Serginin diğer önemli bir parçası ise Chapel de Rosarie de Vence ile aynı dönemde yapılan Yüzme Havuzu [Swimming Room] adlı oda. Sıcak bir yaz günü asistanı Lydia Delectorskaya Nice’teki halka açık havuzlardan birine giden Matisse, eve döndükten sonra “Ben de burada kendi yüzme havuzumu yaratabilirim!” der ve Hotel Regina’daki oturma odasını makasla kestiği figurler ile donatır. Eser, vefatına dek Matisse’in Nice’teki evindeki oturma odasında asılı kalır ve sonrasında MoMA arşivine geçer.

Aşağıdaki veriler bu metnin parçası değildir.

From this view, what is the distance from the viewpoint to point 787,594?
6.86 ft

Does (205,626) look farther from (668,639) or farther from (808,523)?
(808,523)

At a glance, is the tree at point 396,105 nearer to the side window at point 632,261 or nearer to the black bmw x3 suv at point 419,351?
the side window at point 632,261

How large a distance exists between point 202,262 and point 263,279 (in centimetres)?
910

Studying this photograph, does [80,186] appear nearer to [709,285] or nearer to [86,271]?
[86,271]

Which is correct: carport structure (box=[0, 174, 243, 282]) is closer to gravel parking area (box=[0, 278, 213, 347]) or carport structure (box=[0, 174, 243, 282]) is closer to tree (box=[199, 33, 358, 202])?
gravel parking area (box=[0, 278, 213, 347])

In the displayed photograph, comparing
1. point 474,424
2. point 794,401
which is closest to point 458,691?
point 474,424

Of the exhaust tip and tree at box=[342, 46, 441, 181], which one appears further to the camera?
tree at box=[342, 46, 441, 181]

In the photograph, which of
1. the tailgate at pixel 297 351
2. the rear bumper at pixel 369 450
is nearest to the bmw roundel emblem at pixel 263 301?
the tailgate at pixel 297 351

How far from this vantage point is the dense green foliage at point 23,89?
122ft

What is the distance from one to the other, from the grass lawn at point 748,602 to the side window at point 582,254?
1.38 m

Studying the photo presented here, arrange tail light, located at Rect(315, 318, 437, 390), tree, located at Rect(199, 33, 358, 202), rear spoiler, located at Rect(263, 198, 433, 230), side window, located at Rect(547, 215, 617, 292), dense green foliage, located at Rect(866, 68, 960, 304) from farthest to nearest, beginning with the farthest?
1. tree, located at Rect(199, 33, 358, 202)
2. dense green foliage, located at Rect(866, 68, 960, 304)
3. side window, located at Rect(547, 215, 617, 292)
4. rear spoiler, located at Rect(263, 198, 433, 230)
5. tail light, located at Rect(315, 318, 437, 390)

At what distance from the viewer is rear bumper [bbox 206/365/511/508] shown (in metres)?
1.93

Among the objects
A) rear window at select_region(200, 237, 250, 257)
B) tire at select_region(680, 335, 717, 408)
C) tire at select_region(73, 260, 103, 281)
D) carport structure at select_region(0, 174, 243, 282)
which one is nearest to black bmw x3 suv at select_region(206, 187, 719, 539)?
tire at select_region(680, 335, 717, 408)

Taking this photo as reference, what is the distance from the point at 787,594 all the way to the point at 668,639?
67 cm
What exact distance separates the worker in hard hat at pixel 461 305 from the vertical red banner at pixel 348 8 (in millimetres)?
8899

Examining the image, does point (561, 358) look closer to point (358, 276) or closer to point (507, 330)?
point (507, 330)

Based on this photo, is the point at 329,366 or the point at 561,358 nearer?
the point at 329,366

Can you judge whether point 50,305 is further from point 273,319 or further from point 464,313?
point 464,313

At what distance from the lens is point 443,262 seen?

1975 yılında MoMA’nın arşivine alınan ve 2008 yılında başlayan bir çalışma ile 6 yılda yeniden restore edilen eser, mavi figürlerin iliştirildiği ve zamanla sararan burlap (jüt kanaviç) kumaşın kazınıp yeni burlap kumaş ile değişitirilmesi, maketlerdeki mavi rengin orjinal rengine döndürülmesi ve eserin yeni kumaş üzerine terardan yerleştirilmesi gibi çok uğraşlı bir restorasyon sürecinden geçerek yeni hali ile ilk kez bu sergide izleyiciyler ile buluşuyor. Sergi için Matisse’in Hotel Regina’daki salonunun aynı boyutta bir replikasını da üreten MoMA ekibi, izleyicinin eseri tasarlandığı gibi deneyimleyebilmesi için Matisse’in oturma odasının duvar yüksekliğine ve eserin ilk asılış şekline sadık kalmış.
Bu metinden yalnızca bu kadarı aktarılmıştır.